::: Texte source

Weir, le premier Canadien

Mike Weir a résisté à la pression du barrage en mort subite avec l'Américain Len Mattiace pour remporter le 67e Masters et devenir le premier Canadien a s'imposer dans une épreuve du Grand Chelem, dimanche à Augusta

AFP

Mike Weir a résisté à la pression du barrage en mort subite avec l'Américain Len Mattiace pour remporter le 67e Masters et devenir le premier Canadien a s'imposer dans une épreuve du Grand Chelem, dimanche à Augusta.

Weir et Mattiace étaient à égalité avec un total de 281 à l'issue des quatre tours, le Canadien faisant la différence au premier trou de barrage.

"C'est fabuleux d'être le premier Canadien à remporter le Masters, s'est réjouit Weir après avoir reçu la veste verte des mains de l'Américain Tiger Woods, geste accompagné d'un "splendide partie" de la part du double tenant du titre. "C'est tellement spécial que j'ai du mal à l'exprimer avec les mots. J'en avais rêvé et j'ai travaillé dur pour y parvenir".

Mais le plus malheureux était peut-être Mattiace. L'Américain de 35 ans, qui disputait le Masters pour la première fois en professionnel, a en effet réalisé un tour de rêve en 65, avec un des rares eagle du tournoi (13e trou) avant de s'incliner. "Tout petit déjà je regardais le Masters le dimanche et aujourd'hui, j'étais de la partie", déclarait Mattiace, partagé entre le plaisir et la déception. "J'étais sur un nuage durant le dernier tour, réussissant les coups comme je les imaginais".

Weir, qui avait débuté la journée au 2e rang, devait réussir un putt d'environ 3 mètres pour égaliser à la fin du 18e trou. Ce qu'il fit avec brio pour terminer une journée dénuée de tout bogey (4 birdies) avec une carte de 68, égalant ainsi son score du deuxième tour.

::::::

◆ **Consigne 1**
D'après le texte source sur le Masters de Mike Weir, quel total Weir et Mattiace affichaient-ils à l'issue des quatre tours ?
◆ **Consigne 2**
Poursuivez le texte source sur le Masters de Mike Weir à partir de sa dernière phrase.

::: Données du corpus

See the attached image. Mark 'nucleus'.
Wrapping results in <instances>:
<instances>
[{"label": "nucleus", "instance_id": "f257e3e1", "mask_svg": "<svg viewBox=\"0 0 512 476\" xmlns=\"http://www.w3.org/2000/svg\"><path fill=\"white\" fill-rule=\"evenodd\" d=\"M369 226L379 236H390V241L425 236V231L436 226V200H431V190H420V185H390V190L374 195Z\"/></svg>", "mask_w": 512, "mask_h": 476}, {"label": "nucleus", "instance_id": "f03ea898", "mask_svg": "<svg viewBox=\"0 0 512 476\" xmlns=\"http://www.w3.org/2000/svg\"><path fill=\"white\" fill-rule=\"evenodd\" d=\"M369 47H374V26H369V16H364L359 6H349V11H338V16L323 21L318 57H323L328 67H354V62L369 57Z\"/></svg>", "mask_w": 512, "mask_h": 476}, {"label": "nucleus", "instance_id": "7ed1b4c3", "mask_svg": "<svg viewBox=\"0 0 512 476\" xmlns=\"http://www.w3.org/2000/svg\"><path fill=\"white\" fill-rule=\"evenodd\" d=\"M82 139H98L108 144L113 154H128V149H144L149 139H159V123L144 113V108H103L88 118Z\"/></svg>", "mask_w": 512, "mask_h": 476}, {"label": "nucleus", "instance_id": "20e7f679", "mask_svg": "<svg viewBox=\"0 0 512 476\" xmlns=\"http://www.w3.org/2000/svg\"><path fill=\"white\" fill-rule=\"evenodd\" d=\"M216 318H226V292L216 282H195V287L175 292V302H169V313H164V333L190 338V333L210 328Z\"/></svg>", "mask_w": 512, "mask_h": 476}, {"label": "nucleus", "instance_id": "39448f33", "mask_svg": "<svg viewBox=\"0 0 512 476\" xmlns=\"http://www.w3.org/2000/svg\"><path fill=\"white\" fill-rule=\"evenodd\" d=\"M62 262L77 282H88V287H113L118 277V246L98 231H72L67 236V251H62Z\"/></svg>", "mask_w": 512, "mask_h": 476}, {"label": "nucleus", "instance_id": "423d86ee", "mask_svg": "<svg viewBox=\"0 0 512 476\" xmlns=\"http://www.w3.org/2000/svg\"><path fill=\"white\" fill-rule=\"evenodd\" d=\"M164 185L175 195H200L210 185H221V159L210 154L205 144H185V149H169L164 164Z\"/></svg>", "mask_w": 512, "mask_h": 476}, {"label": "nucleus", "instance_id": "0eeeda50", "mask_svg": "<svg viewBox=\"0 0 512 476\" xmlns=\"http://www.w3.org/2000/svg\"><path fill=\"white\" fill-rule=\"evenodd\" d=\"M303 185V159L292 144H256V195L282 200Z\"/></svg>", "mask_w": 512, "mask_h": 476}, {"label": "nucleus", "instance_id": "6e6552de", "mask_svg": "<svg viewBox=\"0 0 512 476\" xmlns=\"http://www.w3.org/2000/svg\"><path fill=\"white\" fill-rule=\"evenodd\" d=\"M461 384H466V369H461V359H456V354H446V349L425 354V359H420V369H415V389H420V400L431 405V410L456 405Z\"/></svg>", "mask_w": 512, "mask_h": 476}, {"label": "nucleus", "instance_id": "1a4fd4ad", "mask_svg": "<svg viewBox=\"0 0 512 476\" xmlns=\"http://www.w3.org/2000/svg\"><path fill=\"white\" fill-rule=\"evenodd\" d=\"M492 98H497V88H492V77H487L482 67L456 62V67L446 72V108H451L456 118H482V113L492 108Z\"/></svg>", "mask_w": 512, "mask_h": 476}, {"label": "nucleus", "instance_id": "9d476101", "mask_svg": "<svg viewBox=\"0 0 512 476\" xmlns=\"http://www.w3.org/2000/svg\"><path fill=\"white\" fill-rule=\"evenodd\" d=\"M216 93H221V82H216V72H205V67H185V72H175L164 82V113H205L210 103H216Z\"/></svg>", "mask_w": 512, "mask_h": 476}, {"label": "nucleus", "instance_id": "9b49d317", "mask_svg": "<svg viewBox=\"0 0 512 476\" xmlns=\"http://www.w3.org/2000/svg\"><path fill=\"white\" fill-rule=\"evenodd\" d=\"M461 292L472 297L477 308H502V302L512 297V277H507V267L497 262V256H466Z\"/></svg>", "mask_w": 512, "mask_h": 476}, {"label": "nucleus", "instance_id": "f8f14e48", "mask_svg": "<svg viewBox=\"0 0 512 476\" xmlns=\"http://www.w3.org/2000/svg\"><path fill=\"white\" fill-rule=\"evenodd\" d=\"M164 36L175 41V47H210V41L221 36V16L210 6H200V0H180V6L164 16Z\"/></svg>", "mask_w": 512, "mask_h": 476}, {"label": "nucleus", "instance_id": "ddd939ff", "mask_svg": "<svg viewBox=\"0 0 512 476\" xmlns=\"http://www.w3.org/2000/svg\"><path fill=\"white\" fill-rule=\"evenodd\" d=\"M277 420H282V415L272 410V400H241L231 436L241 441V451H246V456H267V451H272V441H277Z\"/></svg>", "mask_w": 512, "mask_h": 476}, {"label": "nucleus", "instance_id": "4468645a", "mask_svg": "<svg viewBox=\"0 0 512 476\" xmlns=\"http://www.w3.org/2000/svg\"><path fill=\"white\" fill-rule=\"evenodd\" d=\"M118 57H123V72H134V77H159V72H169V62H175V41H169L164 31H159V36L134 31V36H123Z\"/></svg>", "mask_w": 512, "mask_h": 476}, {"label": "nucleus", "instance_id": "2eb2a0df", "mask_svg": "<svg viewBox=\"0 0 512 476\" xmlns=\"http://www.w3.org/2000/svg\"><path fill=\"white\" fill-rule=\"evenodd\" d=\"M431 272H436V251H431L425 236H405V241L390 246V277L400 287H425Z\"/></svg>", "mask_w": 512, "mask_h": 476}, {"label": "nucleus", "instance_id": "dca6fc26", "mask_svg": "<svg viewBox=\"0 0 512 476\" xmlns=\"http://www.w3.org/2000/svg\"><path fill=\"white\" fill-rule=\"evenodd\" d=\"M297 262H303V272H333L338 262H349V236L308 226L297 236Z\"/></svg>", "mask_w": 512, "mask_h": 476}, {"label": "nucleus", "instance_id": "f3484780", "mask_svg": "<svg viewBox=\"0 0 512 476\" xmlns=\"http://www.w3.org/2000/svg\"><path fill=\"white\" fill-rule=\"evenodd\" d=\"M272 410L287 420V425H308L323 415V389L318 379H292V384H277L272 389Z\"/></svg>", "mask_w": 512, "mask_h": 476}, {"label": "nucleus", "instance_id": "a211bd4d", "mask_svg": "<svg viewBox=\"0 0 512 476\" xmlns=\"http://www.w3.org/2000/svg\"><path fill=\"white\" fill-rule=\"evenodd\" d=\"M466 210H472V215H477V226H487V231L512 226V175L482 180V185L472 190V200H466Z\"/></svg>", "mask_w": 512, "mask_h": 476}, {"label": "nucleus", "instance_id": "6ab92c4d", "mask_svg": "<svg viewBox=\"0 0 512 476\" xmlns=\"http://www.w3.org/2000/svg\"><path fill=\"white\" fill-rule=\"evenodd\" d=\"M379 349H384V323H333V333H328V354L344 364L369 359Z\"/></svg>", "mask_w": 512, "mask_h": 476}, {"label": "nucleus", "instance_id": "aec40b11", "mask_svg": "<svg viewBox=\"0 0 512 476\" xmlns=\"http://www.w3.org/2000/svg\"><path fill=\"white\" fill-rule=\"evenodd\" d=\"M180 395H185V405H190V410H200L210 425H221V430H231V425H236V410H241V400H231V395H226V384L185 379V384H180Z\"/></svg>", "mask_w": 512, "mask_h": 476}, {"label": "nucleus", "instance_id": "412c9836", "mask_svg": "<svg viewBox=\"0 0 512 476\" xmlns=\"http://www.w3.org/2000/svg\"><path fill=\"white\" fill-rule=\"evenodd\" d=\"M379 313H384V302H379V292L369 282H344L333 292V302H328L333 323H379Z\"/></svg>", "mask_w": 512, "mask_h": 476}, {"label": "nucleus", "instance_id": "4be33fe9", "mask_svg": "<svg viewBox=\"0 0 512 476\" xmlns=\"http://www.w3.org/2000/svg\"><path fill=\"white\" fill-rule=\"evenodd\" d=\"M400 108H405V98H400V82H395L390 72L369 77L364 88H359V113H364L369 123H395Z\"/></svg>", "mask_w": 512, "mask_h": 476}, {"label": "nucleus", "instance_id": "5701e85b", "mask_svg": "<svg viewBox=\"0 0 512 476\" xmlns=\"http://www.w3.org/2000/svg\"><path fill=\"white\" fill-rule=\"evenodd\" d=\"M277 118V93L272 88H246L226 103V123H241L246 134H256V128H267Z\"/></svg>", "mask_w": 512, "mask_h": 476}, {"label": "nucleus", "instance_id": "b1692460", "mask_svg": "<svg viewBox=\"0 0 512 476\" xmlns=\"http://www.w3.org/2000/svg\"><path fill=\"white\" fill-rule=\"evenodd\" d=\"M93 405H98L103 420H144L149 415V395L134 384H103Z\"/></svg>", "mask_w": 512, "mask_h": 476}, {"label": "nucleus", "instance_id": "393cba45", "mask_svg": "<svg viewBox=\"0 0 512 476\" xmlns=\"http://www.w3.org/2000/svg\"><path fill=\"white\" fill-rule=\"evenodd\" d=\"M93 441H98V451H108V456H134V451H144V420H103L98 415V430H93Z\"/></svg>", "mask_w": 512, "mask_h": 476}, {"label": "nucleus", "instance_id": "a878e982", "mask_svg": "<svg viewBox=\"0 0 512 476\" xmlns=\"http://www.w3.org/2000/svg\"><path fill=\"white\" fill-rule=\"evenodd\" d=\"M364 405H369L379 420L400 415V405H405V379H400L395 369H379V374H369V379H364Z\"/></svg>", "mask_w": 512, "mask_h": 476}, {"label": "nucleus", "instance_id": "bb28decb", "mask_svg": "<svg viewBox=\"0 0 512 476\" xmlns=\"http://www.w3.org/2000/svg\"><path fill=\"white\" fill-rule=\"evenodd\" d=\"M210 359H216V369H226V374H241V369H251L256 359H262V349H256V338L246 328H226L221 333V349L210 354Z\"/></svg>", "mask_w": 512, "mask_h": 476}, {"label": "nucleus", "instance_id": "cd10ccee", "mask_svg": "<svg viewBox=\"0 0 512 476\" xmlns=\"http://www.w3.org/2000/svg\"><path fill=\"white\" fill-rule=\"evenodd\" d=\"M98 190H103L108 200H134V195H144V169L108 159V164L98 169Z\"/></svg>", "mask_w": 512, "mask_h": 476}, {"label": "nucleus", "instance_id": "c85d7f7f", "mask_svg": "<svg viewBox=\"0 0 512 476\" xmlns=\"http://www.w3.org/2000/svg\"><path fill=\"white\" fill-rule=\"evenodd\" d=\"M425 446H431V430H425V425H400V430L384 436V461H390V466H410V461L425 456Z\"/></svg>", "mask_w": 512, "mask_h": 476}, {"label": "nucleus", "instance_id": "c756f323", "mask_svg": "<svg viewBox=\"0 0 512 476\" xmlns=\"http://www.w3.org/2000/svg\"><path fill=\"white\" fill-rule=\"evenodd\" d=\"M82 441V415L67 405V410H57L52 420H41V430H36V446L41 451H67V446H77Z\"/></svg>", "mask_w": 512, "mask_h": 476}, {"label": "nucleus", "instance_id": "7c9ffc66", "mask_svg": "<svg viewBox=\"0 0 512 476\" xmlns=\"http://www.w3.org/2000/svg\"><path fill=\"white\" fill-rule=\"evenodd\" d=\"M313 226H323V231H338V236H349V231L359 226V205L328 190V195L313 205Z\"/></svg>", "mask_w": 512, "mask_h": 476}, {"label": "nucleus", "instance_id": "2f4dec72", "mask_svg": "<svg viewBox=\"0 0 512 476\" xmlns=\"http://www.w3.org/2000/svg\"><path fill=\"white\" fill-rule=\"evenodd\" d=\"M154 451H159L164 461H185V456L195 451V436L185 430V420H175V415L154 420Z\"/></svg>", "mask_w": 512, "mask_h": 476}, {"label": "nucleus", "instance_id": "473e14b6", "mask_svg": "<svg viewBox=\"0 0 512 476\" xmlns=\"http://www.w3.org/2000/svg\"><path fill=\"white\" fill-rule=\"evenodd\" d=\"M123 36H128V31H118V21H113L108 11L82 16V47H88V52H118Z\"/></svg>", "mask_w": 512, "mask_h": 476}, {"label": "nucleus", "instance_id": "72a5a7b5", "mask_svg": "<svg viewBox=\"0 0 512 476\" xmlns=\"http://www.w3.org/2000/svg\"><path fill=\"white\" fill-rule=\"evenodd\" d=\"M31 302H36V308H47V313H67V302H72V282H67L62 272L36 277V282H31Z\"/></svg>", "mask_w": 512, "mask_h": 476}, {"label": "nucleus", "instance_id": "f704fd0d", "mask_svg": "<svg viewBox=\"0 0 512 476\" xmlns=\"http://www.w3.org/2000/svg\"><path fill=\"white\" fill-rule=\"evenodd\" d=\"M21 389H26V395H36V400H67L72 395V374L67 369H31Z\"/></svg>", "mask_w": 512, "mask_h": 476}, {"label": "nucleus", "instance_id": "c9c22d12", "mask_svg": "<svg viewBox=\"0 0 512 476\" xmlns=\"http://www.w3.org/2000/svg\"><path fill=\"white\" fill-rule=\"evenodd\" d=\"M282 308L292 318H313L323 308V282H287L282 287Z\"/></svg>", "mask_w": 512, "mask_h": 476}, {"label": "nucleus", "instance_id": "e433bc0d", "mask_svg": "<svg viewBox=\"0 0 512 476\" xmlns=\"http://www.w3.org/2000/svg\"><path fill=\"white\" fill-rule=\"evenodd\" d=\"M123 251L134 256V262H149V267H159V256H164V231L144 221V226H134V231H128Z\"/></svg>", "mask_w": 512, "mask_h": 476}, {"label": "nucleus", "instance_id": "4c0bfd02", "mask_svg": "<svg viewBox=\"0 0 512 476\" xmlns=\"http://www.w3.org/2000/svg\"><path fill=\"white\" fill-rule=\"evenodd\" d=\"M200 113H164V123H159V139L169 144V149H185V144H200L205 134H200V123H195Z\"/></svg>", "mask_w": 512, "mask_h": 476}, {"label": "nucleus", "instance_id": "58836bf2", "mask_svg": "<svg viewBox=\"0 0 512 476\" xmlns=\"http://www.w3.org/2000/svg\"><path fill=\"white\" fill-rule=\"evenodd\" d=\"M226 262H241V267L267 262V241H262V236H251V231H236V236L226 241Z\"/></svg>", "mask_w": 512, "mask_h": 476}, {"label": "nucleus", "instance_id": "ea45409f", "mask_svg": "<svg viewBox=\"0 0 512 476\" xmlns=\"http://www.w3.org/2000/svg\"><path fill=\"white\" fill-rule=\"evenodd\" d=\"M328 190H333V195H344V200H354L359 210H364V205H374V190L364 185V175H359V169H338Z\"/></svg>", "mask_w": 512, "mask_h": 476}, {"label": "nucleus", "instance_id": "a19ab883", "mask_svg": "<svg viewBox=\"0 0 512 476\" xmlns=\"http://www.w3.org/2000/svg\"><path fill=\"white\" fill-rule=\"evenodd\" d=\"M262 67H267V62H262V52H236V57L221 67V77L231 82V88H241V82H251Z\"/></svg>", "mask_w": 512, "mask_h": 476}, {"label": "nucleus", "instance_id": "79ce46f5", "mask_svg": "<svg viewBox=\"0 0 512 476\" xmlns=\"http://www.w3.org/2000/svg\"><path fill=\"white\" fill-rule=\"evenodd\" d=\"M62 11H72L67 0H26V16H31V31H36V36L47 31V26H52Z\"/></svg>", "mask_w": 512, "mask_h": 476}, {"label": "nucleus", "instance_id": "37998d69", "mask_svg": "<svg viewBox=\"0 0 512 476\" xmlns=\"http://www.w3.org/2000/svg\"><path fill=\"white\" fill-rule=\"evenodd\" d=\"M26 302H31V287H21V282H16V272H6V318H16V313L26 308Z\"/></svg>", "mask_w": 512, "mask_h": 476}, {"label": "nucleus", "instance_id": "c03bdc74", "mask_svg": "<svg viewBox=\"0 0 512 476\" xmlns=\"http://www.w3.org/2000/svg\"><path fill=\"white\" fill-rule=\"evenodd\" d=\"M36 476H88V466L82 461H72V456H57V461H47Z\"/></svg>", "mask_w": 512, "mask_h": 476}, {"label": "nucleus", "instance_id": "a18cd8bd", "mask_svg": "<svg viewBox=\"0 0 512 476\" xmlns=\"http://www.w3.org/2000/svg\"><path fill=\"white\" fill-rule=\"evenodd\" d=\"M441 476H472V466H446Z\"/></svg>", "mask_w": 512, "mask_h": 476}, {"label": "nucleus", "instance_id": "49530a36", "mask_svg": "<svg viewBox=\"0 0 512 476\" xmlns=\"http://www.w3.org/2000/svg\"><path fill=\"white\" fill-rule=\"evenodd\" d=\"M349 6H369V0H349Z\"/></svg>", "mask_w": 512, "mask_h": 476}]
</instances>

::::::

◆ **Réponse 1**
Ils étaient à égalité avec un total de 281.

◆ **Réponse 2**
A 32 ans, le joueur de l'Ontario, premier gaucher à gagner le Masters, a signé la cinquième victoire de sa carrière professionnelle (entamée en 1992), la troisième déjà cette saison.

Woods a manqué la passe de trois historique, devant se contenter cette fois de partager la 15e place. "On ne peut pas tout avoir", jugeait le N.1 mondial qui, à 27 ans, compte déjà trois Masters pour un total de 8 trophées majeurs à son palmarès. "Notre sport est ainsi fait. Ce n'est pas facile. Personne ne l'a jamais fait (passe de trois)".

"C'était une de ces semaines où rien n'allait pour moi", commentait Woods qui, après un piètre premier tour (76), avait échappé de justesse au cut (43e). Auteur d'une belle remontée sur le 3e parcours (66), il n'a pu enchaîner pour conclure finalement en 75.

L'Américain Phil Mickelson, 3e à deux coups du duo, a terminé une nouvelle fois sur un podium du Grand Chelem où il n'a toujours pas pu inscrire son nom. "On ne doit pas voir le succès en termes de victoire ou de défaite, estimait Mickelson. "Je suis venu et j'ai réussi ma journée. J'ai bien joué en pensant que j'avais vraiment une chance de l'emporter".

L'Espagnol Jose Maria Olazabal, double lauréat de l'épreuve (1994 et 99), a terminé premier Européen en partageant la huitième place à sept coups des leaders.